Bu durumda kasr-ı sıfat ale’l-mevsûf olması caizdir. Yani fail tarafından gerçekleştirilen fiil, başka mef'ûllere değil zikredilen mef'ûle tahsis edilmiştir. O mef'ûlde vaki olan başka fiiller vardır. Kasr-ı mevsûf ale’s-sıfat olması da caizdir. Yani bu durumda fail, mef'ûl üzerinde gerçekleşen fiile tahsis edilmiştir. (Fatma Serap Karamollaoğlu, Kur’an Işığında Belâgat Dersleri Meânî İlmi)

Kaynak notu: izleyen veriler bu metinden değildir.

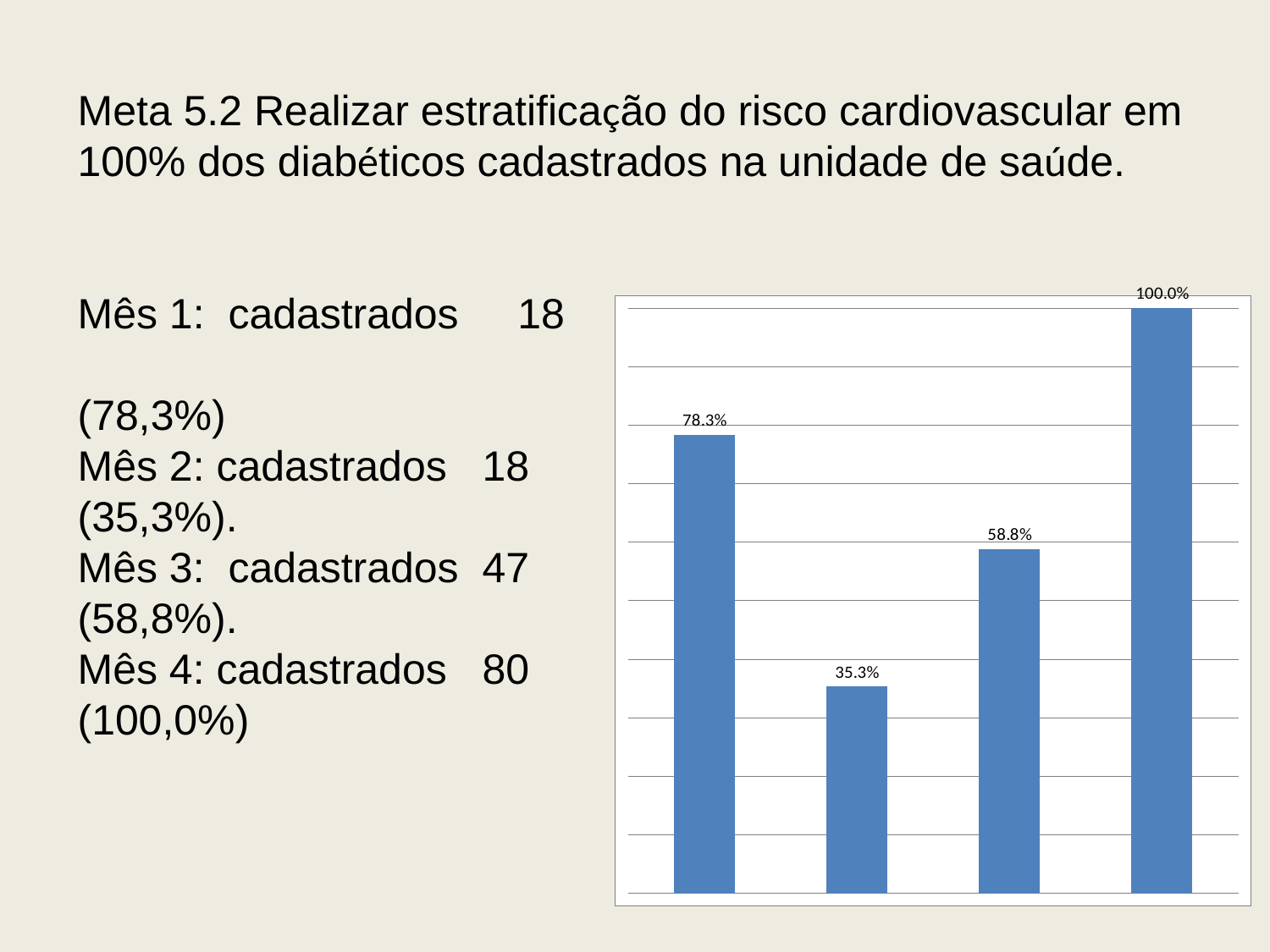
Do the values rise or fall from the second bar to the fourth bar? rise What value is labelled on the first (leftmost) bar of the chart? 78.3% What is the difference between the first bar (78.3%) and the second bar (35.3%)? 43.0% What is the difference between the fourth bar (100.0%) and the third bar (58.8%)? 41.2% Which bar in the chart has the highest value? the fourth (rightmost) bar, 100.0% What kind of chart is shown on the slide? bar chart What value is labelled on the second bar of the chart? 35.3% What value is labelled on the fourth (rightmost) bar of the chart? 100.0% What value is labelled on the third bar of the chart? 58.8% Which bar in the chart has the lowest value? the second bar, 35.3% Which is larger, the value of the first bar or the value of the third bar? the first bar (78.3%) How many bars are plotted in the chart? 4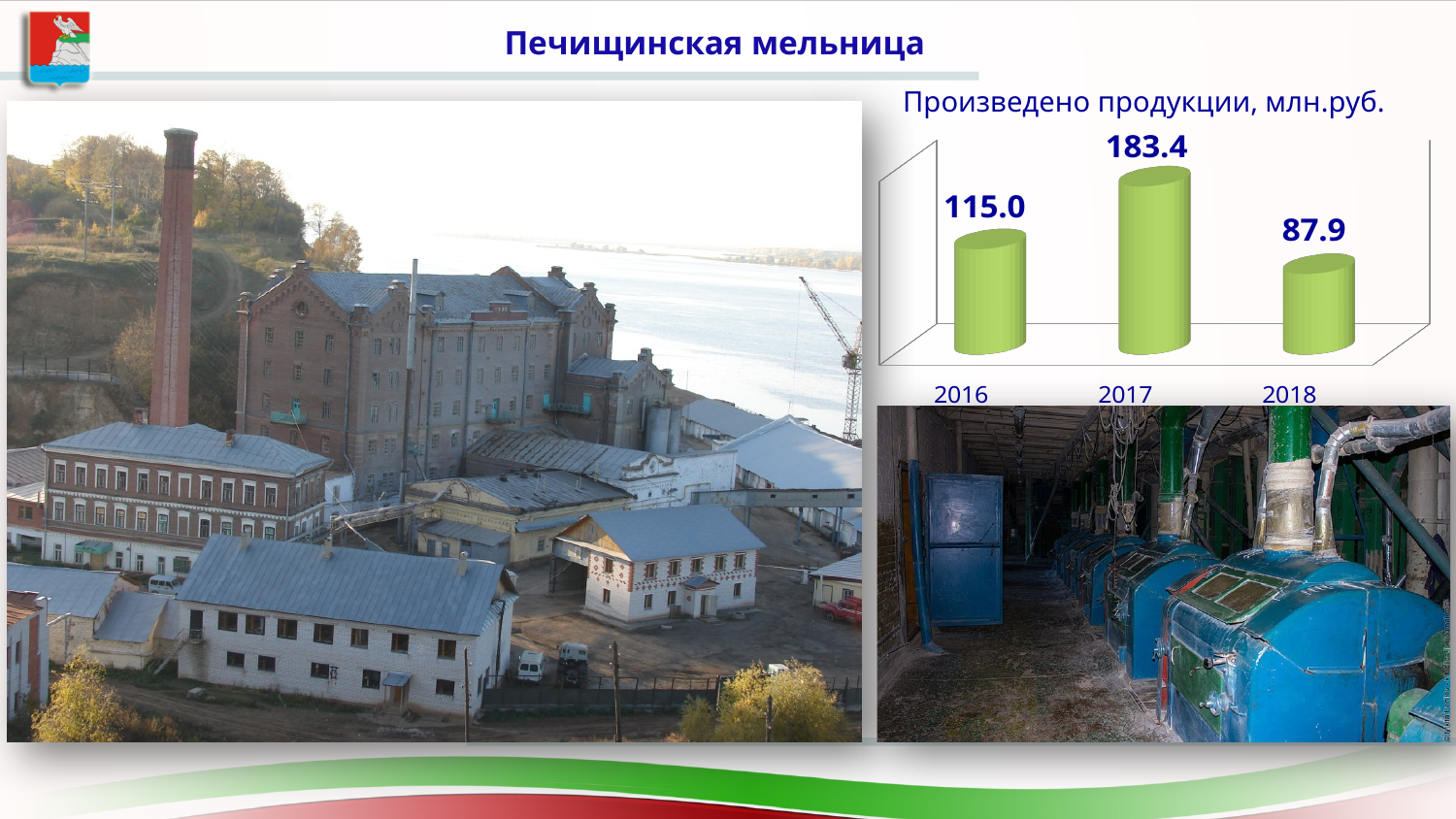
What was the value of products produced in 2018? 87.9 Which year had the lowest production value? 2018 What type of chart is shown on the slide? Bar chart Which year had a larger production value, 2016 or 2018? 2016 Which year had the highest production value? 2017 How many years are shown in the chart? 3 What is the difference between the production values for 2017 and 2016? 68.4 What was the value of products produced in 2017? 183.4 What is the title of the chart? Произведено продукции, млн.руб. What was the value of products produced in 2016? 115.0 What is the difference between the production values for 2016 and 2018? 27.1 Did the production value rise or fall from 2017 to 2018? Fall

Şayet  اِنْ نَظُنُّ اِلَّا ظَناًّ  [Ancak zan besleyebiliriz!] ne demektir?” dersen şöyle derim: Bu ifadenin aslı  نَظُنُّ ظَناًّ (Tamamen zan besleyebiliriz!) şeklindedir. İfadenin kastı yalnızca zannın varlığını ortaya koymaktır. Cümlede olumsuzluk ve istisna harflerinin yer alması, zannın varlığını, onun dışındaki her şeyi nefyederek ortaya koymayı ifade etmek içindir. Zan dışındaki şeylerin olumsuzlanması, yakînen söyleyemeyiz sözüyle daha da pekiştirilmiştir. (Keşşâf, Beyzâvî) 

Ayetin makabline matuf son cümlesi  وَمَا نَحْنُ بِمُسْتَيْقِن۪ينَ  şeklinde sübut ve istimrar ifade eden menfi isim cümlesi, lazım-ı faide-i haber inkârî kelamdır. Atıf sebebi hükümde ortaklıktır.  مَا  nefy harfi  ليس  gibi amel etmiştir.  ليس ‘nin haberi olan  بِمُنْشَر۪ينَ ’ye dahil olan  بِ  harfi zaiddir. 

نَظُنُّ  -  ظَناًّ  ve  قُلْتُمْ  ق۪يلَ  gruplarındaki kelimeler arasında iştikak cinası ve reddü’l-acüz ale’s-sadr sanatları vardır.